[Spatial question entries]
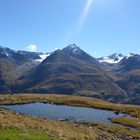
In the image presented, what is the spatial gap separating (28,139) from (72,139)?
10229 mm

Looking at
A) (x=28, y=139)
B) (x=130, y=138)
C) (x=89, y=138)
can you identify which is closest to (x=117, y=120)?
(x=130, y=138)

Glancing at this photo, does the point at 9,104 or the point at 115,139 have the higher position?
the point at 9,104

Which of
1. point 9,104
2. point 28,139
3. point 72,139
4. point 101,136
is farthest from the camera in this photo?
point 9,104

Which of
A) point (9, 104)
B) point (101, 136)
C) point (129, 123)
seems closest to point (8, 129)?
point (101, 136)

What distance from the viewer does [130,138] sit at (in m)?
61.0

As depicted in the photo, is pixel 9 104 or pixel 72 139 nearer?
pixel 72 139

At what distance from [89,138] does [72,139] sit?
585 cm

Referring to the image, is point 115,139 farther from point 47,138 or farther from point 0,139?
point 0,139

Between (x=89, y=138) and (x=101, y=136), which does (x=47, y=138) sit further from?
(x=101, y=136)

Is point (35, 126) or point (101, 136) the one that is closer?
point (35, 126)

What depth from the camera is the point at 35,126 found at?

Stated exercise
Arrange every line of the entries above as a Markdown table with the columns "Row" and "Entry line," skipping blank lines. Leave the pictures out.

Completed task
| Row | Entry line |
|---|---|
| 1 | In the image presented, what is the spatial gap separating (28,139) from (72,139)? |
| 2 | 10229 mm |
| 3 | Looking at |
| 4 | A) (x=28, y=139) |
| 5 | B) (x=130, y=138) |
| 6 | C) (x=89, y=138) |
| 7 | can you identify which is closest to (x=117, y=120)? |
| 8 | (x=130, y=138) |
| 9 | Glancing at this photo, does the point at 9,104 or the point at 115,139 have the higher position? |
| 10 | the point at 9,104 |
| 11 | Which of |
| 12 | 1. point 9,104 |
| 13 | 2. point 28,139 |
| 14 | 3. point 72,139 |
| 15 | 4. point 101,136 |
| 16 | is farthest from the camera in this photo? |
| 17 | point 9,104 |
| 18 | Which of |
| 19 | A) point (9, 104) |
| 20 | B) point (101, 136) |
| 21 | C) point (129, 123) |
| 22 | seems closest to point (8, 129)? |
| 23 | point (101, 136) |
| 24 | What distance from the viewer does [130,138] sit at (in m)? |
| 25 | 61.0 |
| 26 | As depicted in the photo, is pixel 9 104 or pixel 72 139 nearer? |
| 27 | pixel 72 139 |
| 28 | At what distance from [89,138] does [72,139] sit? |
| 29 | 585 cm |
| 30 | Referring to the image, is point 115,139 farther from point 47,138 or farther from point 0,139? |
| 31 | point 0,139 |
| 32 | Between (x=89, y=138) and (x=101, y=136), which does (x=47, y=138) sit further from? |
| 33 | (x=101, y=136) |
| 34 | Is point (35, 126) or point (101, 136) the one that is closer? |
| 35 | point (35, 126) |
| 36 | What depth from the camera is the point at 35,126 found at? |